Not sure what your point is. Got time to clarify?

As I see it, Sardonicky is a salon where happenings in politics, media and culture are given a hard second look, the scribbling around here often salted with irony and mockery.

Sardonicky is not a think tank. It doesn't hammer out solutions for legislators, judges or executives. It addresses the victims of such elites and suggests alternatives to views offered by the MSM. That's where its task and value lie.

For solutions plus action, you'll have to go down the hall to unions, political parties or institutions like Doctors Without Borders or Nader's Raiders.

Alternatively, a few of the lesser breed of behind-the-front-line organizations offering suspect solutions and opening doors to misguided action were just outed in Karen's essay, above.
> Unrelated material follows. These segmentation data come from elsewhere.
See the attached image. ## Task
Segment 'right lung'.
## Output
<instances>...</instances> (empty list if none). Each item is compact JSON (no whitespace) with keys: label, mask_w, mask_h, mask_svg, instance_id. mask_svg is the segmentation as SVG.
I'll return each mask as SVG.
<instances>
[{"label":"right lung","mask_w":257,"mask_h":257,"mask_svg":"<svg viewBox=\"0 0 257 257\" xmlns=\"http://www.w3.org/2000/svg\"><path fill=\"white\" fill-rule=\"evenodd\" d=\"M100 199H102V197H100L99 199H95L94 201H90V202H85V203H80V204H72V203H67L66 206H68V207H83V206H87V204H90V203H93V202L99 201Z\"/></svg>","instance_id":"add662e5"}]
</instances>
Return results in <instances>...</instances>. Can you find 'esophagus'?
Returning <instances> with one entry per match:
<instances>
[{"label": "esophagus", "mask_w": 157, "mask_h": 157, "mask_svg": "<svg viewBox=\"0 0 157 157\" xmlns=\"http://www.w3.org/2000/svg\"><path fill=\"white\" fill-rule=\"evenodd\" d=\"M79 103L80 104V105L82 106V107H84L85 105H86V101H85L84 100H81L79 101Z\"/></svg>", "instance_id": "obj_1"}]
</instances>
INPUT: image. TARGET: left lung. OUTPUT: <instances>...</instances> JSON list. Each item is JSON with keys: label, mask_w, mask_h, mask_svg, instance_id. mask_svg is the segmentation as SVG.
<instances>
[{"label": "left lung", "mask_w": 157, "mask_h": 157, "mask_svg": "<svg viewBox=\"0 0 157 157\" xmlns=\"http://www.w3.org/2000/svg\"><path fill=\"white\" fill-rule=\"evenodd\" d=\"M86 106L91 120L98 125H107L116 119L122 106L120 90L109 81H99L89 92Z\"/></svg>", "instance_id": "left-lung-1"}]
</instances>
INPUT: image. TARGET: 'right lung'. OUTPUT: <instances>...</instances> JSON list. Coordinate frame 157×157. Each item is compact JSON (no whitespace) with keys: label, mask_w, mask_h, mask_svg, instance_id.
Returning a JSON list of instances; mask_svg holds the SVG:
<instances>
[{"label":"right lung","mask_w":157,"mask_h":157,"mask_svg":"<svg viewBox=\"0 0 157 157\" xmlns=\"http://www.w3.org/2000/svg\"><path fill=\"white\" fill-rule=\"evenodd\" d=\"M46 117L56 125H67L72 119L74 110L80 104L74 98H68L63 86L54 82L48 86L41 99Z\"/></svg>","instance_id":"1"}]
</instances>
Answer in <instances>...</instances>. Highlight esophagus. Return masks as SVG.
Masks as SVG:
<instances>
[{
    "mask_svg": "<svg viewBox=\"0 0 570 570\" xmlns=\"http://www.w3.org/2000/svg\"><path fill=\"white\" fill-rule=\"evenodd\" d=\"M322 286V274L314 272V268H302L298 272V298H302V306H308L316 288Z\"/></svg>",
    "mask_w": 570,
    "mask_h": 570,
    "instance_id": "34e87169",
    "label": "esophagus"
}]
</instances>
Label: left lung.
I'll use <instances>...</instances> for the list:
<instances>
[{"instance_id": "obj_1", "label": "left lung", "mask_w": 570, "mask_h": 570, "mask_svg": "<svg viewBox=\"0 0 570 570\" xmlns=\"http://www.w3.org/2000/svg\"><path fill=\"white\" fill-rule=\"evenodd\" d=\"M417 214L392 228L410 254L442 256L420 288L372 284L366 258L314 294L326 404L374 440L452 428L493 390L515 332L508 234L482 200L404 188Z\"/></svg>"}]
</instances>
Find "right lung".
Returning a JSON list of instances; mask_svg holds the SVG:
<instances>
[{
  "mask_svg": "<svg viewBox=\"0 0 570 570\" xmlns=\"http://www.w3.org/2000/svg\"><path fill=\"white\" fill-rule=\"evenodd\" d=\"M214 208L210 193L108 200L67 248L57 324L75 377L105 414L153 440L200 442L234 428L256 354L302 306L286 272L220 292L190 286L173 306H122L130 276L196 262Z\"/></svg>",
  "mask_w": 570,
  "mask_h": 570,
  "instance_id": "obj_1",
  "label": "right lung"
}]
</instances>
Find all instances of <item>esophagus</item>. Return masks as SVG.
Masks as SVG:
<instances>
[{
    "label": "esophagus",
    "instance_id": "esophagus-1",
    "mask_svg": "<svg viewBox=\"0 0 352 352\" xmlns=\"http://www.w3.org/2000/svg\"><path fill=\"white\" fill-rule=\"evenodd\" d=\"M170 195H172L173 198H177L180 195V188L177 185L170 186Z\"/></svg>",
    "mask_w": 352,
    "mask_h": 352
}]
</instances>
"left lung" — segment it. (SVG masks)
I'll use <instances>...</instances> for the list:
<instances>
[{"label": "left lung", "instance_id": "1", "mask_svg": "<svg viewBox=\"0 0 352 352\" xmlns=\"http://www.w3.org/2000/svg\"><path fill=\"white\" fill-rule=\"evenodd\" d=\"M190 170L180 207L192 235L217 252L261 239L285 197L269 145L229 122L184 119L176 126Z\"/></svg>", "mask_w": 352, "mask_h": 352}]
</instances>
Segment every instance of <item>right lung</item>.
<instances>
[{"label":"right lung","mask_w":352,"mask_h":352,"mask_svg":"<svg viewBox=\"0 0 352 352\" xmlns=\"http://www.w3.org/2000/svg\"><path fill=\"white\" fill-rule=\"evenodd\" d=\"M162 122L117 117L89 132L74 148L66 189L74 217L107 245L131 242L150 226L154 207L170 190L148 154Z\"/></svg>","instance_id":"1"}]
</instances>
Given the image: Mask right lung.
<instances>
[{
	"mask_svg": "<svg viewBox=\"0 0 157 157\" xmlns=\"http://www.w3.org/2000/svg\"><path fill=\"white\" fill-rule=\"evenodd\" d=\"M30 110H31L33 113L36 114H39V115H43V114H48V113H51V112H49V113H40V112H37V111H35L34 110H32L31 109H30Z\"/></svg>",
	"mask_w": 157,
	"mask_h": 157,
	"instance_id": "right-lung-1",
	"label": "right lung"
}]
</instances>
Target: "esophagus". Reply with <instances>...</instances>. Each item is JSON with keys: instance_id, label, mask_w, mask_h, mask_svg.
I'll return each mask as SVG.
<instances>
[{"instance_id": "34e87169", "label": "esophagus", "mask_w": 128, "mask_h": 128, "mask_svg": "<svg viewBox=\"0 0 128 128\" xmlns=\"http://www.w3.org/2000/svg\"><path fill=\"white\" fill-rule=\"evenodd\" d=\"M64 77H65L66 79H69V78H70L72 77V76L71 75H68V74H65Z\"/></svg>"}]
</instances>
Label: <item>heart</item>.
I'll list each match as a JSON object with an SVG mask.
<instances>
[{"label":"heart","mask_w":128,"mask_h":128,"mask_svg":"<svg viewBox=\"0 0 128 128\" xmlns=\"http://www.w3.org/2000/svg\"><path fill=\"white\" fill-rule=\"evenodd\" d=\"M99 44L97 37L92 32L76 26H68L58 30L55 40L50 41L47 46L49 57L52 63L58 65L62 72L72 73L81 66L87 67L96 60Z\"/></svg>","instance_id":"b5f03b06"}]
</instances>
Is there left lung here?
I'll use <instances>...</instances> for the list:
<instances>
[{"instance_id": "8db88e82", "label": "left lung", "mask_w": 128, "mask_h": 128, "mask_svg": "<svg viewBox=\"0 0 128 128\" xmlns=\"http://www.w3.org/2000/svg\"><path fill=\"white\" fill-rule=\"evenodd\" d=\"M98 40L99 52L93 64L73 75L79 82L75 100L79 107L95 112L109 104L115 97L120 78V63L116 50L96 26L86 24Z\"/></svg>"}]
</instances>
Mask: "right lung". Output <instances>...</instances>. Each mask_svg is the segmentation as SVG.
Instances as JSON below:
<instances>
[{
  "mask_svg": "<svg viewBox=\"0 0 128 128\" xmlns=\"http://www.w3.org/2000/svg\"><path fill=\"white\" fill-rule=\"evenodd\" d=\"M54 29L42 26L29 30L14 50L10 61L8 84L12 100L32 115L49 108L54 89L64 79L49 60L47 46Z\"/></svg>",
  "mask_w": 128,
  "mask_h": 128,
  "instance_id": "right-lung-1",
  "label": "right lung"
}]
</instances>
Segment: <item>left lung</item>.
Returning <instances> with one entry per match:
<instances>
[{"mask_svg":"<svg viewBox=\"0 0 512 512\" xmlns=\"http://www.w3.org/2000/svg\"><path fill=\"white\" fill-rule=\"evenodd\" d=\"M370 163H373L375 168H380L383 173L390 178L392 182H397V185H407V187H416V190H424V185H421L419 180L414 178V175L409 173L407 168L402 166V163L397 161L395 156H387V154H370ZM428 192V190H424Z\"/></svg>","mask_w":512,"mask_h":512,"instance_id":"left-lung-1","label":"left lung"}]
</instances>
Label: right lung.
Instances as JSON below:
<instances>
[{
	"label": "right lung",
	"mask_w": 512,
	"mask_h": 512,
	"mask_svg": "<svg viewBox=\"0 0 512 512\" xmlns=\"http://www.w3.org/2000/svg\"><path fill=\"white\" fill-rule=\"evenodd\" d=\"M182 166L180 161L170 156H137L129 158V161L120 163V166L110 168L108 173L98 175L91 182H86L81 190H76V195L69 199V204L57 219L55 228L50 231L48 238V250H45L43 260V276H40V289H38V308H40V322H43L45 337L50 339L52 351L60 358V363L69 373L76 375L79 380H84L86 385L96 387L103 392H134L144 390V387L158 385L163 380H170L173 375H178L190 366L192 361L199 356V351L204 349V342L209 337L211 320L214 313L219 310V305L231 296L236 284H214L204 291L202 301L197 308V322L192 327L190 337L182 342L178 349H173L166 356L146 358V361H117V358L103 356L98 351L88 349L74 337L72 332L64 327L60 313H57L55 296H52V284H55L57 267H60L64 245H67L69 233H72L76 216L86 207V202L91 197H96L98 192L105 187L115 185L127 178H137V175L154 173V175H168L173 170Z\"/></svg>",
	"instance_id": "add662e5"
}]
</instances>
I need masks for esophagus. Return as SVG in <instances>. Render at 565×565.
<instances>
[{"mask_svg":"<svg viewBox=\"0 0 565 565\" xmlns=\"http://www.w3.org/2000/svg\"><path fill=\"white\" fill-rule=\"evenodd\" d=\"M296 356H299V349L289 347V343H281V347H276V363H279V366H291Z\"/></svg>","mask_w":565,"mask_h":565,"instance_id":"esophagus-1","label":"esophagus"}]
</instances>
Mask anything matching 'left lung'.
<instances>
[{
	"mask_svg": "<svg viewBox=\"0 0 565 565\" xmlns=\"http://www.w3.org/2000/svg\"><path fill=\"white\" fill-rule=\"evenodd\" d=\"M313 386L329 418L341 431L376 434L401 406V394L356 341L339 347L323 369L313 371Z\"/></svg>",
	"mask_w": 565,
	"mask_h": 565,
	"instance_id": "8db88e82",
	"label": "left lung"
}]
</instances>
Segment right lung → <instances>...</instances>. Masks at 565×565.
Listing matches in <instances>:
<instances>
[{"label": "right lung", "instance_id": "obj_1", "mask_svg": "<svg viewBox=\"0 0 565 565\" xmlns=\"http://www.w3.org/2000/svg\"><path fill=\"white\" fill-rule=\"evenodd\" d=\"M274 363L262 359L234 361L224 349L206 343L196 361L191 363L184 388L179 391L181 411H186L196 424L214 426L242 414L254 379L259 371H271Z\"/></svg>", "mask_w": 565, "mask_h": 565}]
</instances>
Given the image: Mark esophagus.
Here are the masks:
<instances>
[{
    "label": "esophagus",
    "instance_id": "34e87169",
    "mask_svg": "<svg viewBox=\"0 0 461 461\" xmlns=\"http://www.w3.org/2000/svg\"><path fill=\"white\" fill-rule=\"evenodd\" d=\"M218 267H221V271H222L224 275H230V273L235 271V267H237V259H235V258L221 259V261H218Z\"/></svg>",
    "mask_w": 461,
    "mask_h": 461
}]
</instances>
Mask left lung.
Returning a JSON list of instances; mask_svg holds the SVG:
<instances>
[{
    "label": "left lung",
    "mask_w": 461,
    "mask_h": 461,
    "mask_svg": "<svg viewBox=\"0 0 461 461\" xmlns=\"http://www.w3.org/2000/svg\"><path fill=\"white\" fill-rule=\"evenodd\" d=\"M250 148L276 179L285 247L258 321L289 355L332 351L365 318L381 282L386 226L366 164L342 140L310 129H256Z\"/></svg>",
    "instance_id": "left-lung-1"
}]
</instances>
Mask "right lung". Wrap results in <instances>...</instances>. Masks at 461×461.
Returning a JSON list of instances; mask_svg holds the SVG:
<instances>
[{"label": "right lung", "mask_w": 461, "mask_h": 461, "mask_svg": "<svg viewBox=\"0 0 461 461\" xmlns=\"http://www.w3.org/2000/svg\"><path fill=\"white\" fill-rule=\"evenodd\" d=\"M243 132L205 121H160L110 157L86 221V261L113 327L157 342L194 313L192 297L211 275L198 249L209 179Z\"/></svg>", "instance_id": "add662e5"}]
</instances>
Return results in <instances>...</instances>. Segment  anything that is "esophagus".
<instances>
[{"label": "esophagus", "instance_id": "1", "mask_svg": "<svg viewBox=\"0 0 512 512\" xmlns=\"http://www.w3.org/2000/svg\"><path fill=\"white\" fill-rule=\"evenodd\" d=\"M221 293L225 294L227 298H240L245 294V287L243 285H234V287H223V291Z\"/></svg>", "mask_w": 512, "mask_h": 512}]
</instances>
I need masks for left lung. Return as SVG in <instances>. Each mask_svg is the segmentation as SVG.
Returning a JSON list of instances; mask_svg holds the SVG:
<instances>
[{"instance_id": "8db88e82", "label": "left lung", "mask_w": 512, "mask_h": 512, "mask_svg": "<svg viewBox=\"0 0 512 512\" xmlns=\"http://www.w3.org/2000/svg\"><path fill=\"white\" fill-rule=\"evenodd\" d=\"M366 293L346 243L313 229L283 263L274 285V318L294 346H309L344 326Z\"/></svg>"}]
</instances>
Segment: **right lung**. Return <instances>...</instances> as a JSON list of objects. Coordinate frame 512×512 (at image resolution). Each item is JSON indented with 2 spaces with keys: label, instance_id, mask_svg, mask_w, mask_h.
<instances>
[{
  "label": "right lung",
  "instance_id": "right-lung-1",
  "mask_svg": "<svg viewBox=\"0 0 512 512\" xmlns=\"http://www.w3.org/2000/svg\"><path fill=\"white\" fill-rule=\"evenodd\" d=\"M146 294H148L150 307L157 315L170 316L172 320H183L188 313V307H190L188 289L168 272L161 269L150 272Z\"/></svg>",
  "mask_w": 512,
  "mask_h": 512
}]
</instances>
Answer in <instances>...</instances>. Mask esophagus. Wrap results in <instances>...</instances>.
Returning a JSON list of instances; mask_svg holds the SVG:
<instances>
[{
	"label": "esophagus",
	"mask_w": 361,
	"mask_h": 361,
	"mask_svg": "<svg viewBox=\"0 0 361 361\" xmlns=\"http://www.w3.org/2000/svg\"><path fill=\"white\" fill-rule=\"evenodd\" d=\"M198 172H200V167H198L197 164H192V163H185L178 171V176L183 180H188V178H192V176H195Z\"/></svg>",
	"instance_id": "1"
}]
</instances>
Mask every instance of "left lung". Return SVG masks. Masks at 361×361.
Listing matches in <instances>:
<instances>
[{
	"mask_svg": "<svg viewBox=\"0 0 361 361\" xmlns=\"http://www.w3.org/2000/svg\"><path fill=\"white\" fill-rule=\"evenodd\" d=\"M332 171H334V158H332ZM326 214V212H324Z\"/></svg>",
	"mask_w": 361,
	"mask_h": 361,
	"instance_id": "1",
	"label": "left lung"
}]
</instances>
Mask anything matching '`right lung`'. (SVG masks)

Now THAT is a public service.

From what little I have read by Alan Watts, humans amount to much more than a purposeless bundle of tubes. In his estimation, humans are at least points of energy (with a degree of agency) connected to larger systems of energy (brains, rivers, oceans, galaxies, the great big universe) upon which he prefers to dwell.
https://creativesystemsthinking.wordpress.com/2014/04/02/the-illusion-of-self-other-alan-watts/

He paints the pantheist's big picture over and over. In near time and closer to home, what do we wee reflections of the sun do Tuesday morning and why?